陶心遠蹲在南澤旁邊,手拉著精雕細琢的木欄杆,腦袋抵在兩根欄杆之間,看著伊代皓白的背影眨眨眼。
其實整棟古堡裡最早起來的並不是高朗,高朗抱著溼衣服哭天搶地時,陶心遠和南澤早就繞著古堡轉了一圈回來了,正在各自的房間裡沖澡。
昨晚因為那部《無人生還》的提示,他們把那封語焉不詳的信翻來覆去琢磨了好多遍,後來看時間太晚,南澤便收起了信,趕著陶心遠睡覺去了。

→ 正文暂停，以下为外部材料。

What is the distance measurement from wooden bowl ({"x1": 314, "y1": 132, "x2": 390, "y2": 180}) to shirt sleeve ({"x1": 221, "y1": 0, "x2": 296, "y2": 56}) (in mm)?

陶心遠在床上翻來覆去睡不著,天一亮就爬了起來,蹲在南澤的房間門口堵人。
南澤照例早起晨跑,一開門就看到一雙溼|漉|漉的如同小動物一般的眼睛。
南澤無奈,只好帶著陶心遠出去溜達了一圈。
早晨的空氣清新極了,讓人的身體和腦子也清醒起來,他們在幽深的小徑上探討出來了許多可能性。
陶心遠往前一趴,雙臂摟著欄杆,仰頭看著南澤。
他說:“伊代好傻。”
南澤垂下頭,眼底柔和,自然而然地勾起唇角,“嗯?”
陶心遠目光瞥向管風琴的方向,伊代皓白還是專心致志地扮演著曲作家的角色。
陶心遠說:“伊代到現在還以為ooc是淘汰方式呢。”
南澤說:“大家都這麼認為。”
畢竟那封信一直捏在他們兩人手裡,這種破局的關鍵線索被兇手掌控,無形中就增大了遊戲的難度。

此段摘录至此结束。